The response received from the model 300 may also be in the form of text. The system 100 is configured to extract relevant data from the response, e.g. by extracting suitable substrings from the string of text.

For convenience, in the description that follows text input and output is assumed to be text, and so the generative machine learning model 300 is a language model, such as the LLMs or SLMs described above. However, it will be understood that the present disclosure may also applies to other modalities. For example, the input to the model 300 may comprise audio, images or videos relating to cybersecurity threats. That is to say, in some examples, the machine learning model 300 is a multimodal model.

Turning to the components of system 100 in more detail, the computer system 100 comprises an ingestion component 110, a graph builder 120 and a graph summarizer 130. Furthermore, the computer system 100 comprises a user interface (UI) 150.

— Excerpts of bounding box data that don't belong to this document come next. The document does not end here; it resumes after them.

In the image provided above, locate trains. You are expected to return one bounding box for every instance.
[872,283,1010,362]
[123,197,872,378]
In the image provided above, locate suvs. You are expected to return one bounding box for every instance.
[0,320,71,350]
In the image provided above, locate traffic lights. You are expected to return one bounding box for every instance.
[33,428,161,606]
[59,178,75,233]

In addition, the computer system 100 comprises a storage 140, which includes a threat intelligence document store 141 and a graph data store 142. The storage 140 is also configured to store, transiently or permanently, any data or instructions to carry out any of the methods or functionality discussed herein. It may comprise volatile and/or non-volatile memory.

The ingestion component 110 is configured to retrieve threat intelligence documents and store them in the threat intelligence document store 141.

In one example, the threat intelligence documents are webpages, and so as indicated in FIG. 1, ingestion component 110 is able to access the internet I to retrieve webpages comprising threat intelligence.

The ingestion component 110 may be configured to download specific web pages. For example, a list of web pages may be provided by a user. The web pages could correspond to the aforementioned national or otherwise publicly available databases.

The ingestion component 110includes a web crawler, configured to download (i.e. scrape) webpages. The web crawler may be provided with a set of seed webpages, which may include the national or otherwise publicly available databases and a variety of less trustworthy sources such as blogs, forums and the like. Examples of suitable databases include those provided by the Information Sharing and Analysis Organizations (ISAOs), Information Sharing and Analysis Centers (ISACs), the National Vulnerability Database, the MITRE corporation, the Joint Regional Intelligence Centers, among others. The crawler begins at the seed websites, and is configured to follow links in the webpages to retrieve further threat intelligence documents.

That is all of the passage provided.